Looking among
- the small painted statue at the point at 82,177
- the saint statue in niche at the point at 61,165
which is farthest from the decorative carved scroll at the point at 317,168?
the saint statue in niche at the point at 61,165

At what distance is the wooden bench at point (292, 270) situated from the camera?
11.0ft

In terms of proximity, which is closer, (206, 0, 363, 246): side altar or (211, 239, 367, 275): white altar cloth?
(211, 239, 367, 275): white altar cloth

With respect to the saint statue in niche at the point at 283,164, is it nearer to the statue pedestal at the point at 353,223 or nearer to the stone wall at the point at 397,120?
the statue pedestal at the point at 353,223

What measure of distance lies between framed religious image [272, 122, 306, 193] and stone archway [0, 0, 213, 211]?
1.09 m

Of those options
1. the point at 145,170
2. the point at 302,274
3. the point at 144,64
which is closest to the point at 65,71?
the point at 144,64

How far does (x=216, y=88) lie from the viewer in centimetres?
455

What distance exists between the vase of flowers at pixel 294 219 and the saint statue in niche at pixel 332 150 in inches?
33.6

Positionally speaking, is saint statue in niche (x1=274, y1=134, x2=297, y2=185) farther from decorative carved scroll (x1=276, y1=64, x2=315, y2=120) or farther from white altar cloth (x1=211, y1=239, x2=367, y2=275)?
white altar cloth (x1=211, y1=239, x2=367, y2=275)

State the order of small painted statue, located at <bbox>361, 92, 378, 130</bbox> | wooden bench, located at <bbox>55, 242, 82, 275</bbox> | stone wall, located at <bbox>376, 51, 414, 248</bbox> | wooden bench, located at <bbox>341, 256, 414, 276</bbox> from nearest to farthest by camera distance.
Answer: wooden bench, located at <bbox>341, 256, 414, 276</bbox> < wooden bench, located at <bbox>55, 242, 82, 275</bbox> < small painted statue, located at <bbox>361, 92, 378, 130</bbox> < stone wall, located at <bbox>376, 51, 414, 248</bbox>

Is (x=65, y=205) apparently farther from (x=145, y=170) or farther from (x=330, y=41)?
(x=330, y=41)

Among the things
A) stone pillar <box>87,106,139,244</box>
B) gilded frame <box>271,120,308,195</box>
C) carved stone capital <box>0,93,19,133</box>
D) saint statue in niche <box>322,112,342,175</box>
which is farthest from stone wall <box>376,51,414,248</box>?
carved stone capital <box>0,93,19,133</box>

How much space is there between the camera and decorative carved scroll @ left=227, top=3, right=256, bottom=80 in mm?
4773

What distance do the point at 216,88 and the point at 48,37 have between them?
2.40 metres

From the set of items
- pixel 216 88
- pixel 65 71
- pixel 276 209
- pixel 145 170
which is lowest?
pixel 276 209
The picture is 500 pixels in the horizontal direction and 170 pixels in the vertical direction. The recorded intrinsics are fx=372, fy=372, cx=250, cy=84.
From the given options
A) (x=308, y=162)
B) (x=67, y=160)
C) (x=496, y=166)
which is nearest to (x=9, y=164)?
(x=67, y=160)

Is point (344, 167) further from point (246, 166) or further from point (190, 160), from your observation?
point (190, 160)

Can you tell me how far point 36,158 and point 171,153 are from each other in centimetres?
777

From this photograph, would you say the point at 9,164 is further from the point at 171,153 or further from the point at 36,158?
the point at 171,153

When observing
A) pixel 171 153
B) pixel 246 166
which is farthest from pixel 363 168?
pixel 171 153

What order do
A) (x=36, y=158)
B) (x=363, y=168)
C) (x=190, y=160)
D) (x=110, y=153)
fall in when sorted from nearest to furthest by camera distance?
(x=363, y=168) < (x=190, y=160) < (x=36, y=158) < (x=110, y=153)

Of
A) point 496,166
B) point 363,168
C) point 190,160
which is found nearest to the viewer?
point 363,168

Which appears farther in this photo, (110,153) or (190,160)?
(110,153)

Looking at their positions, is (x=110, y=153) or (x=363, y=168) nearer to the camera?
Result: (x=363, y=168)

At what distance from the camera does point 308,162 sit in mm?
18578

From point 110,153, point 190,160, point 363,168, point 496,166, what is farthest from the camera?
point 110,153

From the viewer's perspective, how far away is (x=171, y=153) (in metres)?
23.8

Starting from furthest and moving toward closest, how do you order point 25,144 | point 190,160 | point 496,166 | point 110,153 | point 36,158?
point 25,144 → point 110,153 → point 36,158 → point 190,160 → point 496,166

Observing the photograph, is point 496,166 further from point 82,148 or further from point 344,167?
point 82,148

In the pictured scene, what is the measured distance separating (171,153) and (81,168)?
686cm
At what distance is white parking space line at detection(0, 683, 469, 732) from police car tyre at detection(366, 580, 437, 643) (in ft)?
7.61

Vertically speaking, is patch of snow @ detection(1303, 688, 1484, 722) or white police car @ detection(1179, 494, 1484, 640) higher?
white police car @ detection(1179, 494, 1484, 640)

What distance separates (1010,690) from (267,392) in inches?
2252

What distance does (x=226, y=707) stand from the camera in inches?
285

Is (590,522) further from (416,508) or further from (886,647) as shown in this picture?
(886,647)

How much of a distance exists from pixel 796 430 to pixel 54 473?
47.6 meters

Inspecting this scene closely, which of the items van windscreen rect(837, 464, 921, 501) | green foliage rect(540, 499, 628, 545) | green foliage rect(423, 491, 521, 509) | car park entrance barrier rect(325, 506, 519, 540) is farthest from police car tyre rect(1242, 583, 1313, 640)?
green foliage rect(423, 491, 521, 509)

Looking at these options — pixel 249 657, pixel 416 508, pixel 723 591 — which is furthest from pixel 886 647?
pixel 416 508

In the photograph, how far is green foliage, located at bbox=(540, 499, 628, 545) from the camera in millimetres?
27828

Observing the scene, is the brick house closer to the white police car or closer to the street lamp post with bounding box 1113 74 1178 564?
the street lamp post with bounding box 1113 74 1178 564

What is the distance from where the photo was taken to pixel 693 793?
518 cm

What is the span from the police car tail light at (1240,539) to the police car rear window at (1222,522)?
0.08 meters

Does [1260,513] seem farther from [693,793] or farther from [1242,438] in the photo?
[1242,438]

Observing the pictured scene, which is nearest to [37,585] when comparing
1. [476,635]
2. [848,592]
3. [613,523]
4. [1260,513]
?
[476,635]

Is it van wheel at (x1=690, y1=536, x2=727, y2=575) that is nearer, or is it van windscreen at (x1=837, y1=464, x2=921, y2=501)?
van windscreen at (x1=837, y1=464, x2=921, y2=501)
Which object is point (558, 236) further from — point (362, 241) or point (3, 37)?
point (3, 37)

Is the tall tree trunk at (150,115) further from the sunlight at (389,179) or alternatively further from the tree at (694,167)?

******************************

Set down the entries verbatim, leaving none out.

> Full solution
Looking among
- the small painted statue at the point at 82,177
- the saint statue in niche at the point at 61,165
which is farthest from the decorative carved scroll at the point at 317,168?
the saint statue in niche at the point at 61,165

At what distance is the wooden bench at point (292, 270) situated from the camera?
11.0ft

In terms of proximity, which is closer, (206, 0, 363, 246): side altar or (211, 239, 367, 275): white altar cloth?
(211, 239, 367, 275): white altar cloth

With respect to the saint statue in niche at the point at 283,164, is it nearer to the statue pedestal at the point at 353,223 or nearer to the stone wall at the point at 397,120?
the statue pedestal at the point at 353,223

What measure of distance lies between framed religious image [272, 122, 306, 193] and stone archway [0, 0, 213, 211]?
1.09 m

Of those options
1. the point at 145,170
2. the point at 302,274
3. the point at 144,64
which is closest to the point at 65,71?
the point at 144,64

How far does (x=216, y=88) lie from the viewer in centimetres?
455

What distance exists between the vase of flowers at pixel 294 219 and the saint statue in niche at pixel 332 150 in inches?
33.6

Positionally speaking, is saint statue in niche (x1=274, y1=134, x2=297, y2=185) farther from decorative carved scroll (x1=276, y1=64, x2=315, y2=120) or farther from white altar cloth (x1=211, y1=239, x2=367, y2=275)?
white altar cloth (x1=211, y1=239, x2=367, y2=275)

State the order of small painted statue, located at <bbox>361, 92, 378, 130</bbox> | wooden bench, located at <bbox>55, 242, 82, 275</bbox> | stone wall, located at <bbox>376, 51, 414, 248</bbox> | wooden bench, located at <bbox>341, 256, 414, 276</bbox> from nearest to farthest by camera distance.
Answer: wooden bench, located at <bbox>341, 256, 414, 276</bbox> < wooden bench, located at <bbox>55, 242, 82, 275</bbox> < small painted statue, located at <bbox>361, 92, 378, 130</bbox> < stone wall, located at <bbox>376, 51, 414, 248</bbox>

Is (x=65, y=205) apparently farther from (x=145, y=170) or farther from (x=330, y=41)?
(x=330, y=41)

Among the things
A) stone pillar <box>87,106,139,244</box>
B) gilded frame <box>271,120,308,195</box>
C) carved stone capital <box>0,93,19,133</box>
D) saint statue in niche <box>322,112,342,175</box>
which is farthest from stone wall <box>376,51,414,248</box>?
carved stone capital <box>0,93,19,133</box>

How much space is there between the camera and decorative carved scroll @ left=227, top=3, right=256, bottom=80 in mm?
4773

What distance do the point at 216,88 and the point at 48,37 have between them?
2.40 metres

From the set of items
- pixel 216 88
- pixel 65 71
- pixel 276 209
- pixel 145 170
which is lowest?
pixel 276 209
The picture is 500 pixels in the horizontal direction and 170 pixels in the vertical direction. The recorded intrinsics are fx=372, fy=372, cx=250, cy=84.
From the given options
A) (x=308, y=162)
B) (x=67, y=160)
C) (x=496, y=166)
which is nearest to (x=9, y=164)?
(x=67, y=160)

Is point (344, 167) further from point (246, 166) or further from point (190, 160), from your observation?
point (190, 160)

Can you tell me how far point 36,158 and point 171,153 are from each other in centimetres?
777

From this photograph, would you say the point at 9,164 is further from the point at 171,153 or further from the point at 36,158?
the point at 171,153

When observing
A) pixel 171 153
B) pixel 246 166
which is farthest from pixel 363 168?
pixel 171 153

What order do
A) (x=36, y=158)
B) (x=363, y=168)
C) (x=190, y=160)
D) (x=110, y=153)
fall in when sorted from nearest to furthest by camera distance?
(x=363, y=168) < (x=190, y=160) < (x=36, y=158) < (x=110, y=153)

Of
A) point 496,166
B) point 363,168
C) point 190,160
which is found nearest to the viewer?
point 363,168

Which appears farther in this photo, (110,153) or (190,160)?
(110,153)

Looking at their positions, is (x=110, y=153) or (x=363, y=168) nearer to the camera?
Result: (x=363, y=168)

At what distance from the camera does point 308,162 sit in mm?
18578

From point 110,153, point 190,160, point 363,168, point 496,166, what is farthest from the camera?
point 110,153

From the viewer's perspective, how far away is (x=171, y=153) (in metres)?
23.8

Starting from furthest and moving toward closest, how do you order point 25,144 | point 190,160 | point 496,166 | point 110,153 | point 36,158?
point 25,144 → point 110,153 → point 36,158 → point 190,160 → point 496,166

Observing the photograph, is point 496,166 further from point 82,148 or further from point 344,167?
point 82,148

In the pictured scene, what is the measured distance separating (171,153) and (81,168)?
686cm
At what distance is white parking space line at detection(0, 683, 469, 732) from police car tyre at detection(366, 580, 437, 643) (in ft)?
7.61

Vertically speaking, is patch of snow @ detection(1303, 688, 1484, 722) or white police car @ detection(1179, 494, 1484, 640) higher?
white police car @ detection(1179, 494, 1484, 640)

What distance separates (1010,690) from (267,392) in inches?
2252

What distance does (x=226, y=707) stand from the camera in inches?
285

Is (590,522) further from (416,508) or further from (886,647) as shown in this picture?
(886,647)

How much of a distance exists from pixel 796 430 to pixel 54 473?
47.6 meters

Inspecting this scene closely, which of the items van windscreen rect(837, 464, 921, 501) | green foliage rect(540, 499, 628, 545) | green foliage rect(423, 491, 521, 509) | car park entrance barrier rect(325, 506, 519, 540) is farthest from police car tyre rect(1242, 583, 1313, 640)?
green foliage rect(423, 491, 521, 509)

Looking at these options — pixel 249 657, pixel 416 508, pixel 723 591 — which is furthest from pixel 886 647?
pixel 416 508

In the photograph, how far is green foliage, located at bbox=(540, 499, 628, 545) from the camera in millimetres?
27828

Observing the scene, is the brick house closer to the white police car or closer to the street lamp post with bounding box 1113 74 1178 564?
the street lamp post with bounding box 1113 74 1178 564

What is the distance from where the photo was taken to pixel 693 793?
518 cm

What is the span from the police car tail light at (1240,539) to the police car rear window at (1222,522)?
0.08 meters

Does [1260,513] seem farther from [693,793] or farther from [1242,438] in the photo?
[1242,438]

Observing the pictured scene, which is nearest to [37,585] when comparing
1. [476,635]
2. [848,592]
3. [613,523]
4. [1260,513]
?
[476,635]

Is it van wheel at (x1=690, y1=536, x2=727, y2=575) that is nearer, or is it van windscreen at (x1=837, y1=464, x2=921, y2=501)?
van windscreen at (x1=837, y1=464, x2=921, y2=501)
Which object is point (558, 236) further from — point (362, 241) or point (3, 37)?
point (3, 37)

Is the tall tree trunk at (150,115) further from the sunlight at (389,179) or alternatively further from the tree at (694,167)?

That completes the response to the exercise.